Document text:

____

- Route 97 highlighted in red

Route information
- Maintained by MoDOT
- Length: 76.898 mi (123.755 km)

Major junctions
- South end: Route 86 north of Wheaton
- US 60 west of Monett I-44 west of Mount Vernon US 160 in Lockwood
- North end: Route 32 south of El Dorado Springs

Location
- Country: United States
- State: Missouri

Highway system
- Missouri State Highway System; Interstate; US; State; Supplemental;
| ← Route 96 |  | → Route 98 |

= Missouri Route 97 =

State highway in Missouri, U.S.

Route 97 is a highway in southwest Missouri. Its northern terminus is at Route 32 8 mi south of El Dorado Springs; its southern terminus is at Route 86, four miles north of Wheaton.

____

Study questions:
[1] According to the text on Missouri Route 97, how long is the highway?
[2] Continue the article on Missouri Route 97 from its last sentence.

The data:
____

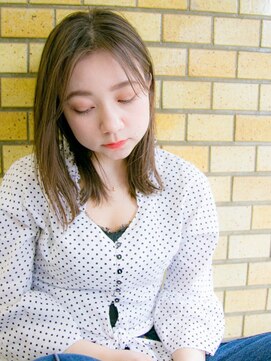 ルティア(Lutia) グレージュ ダブルカラー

____

Answers in order:
[1] 76.898 mi (123.755 km)

[2]
==Route description==
Route 97 starts at a curve of Route 32, 8 miles south of El Dorado Springs. Runs south for 8 miles, where State Hwy B joins it for a 2-mile stretch to the western edge of Jerico Springs. On the western side of Jerico Springs, the road turns to the east. In downtown Jerico Springs, Hwy B continues straight; while 97 turns to the south. 3 miles south of Jerico Springs, at the junction of State Hwy D, 97 turns east for a few miles, before turning back south to Lockwood. At Lockwood, 97 intersects US Route 160. It then crosses the BNSF railroad Fort Scott sub in downtown Lockwood; then runs south for 14 miles to a junction with Missouri Route 96. After crossing 96, it crosses Spring River & the Missouri & North Arkansas railroad, just north of Stotts City. It then passes through Stotts City; then 2 miles south of Stotts City; it crosses I-44 at exit 38; then it turns west on the old US Route 166 roadbed for 2 miles, before turning left (south) to go to Pierce City. In Pierce City, it shares a 2 block stretch of Missouri Route 37; then turns south & crosses the BNSF Cherokee Sub. Two miles south of Pierce City, it intersects US Route 60 at Yonkerville; also the home of the Monett Municipal Airport. Route 97 runs south for 7 miles, passing the unincorporated community of Pulaskifield. South of Pulaskifield, it intersects State Route B, then turns west for 2 miles to its southern terminus at Missouri Route 86; four miles north of Wheaton.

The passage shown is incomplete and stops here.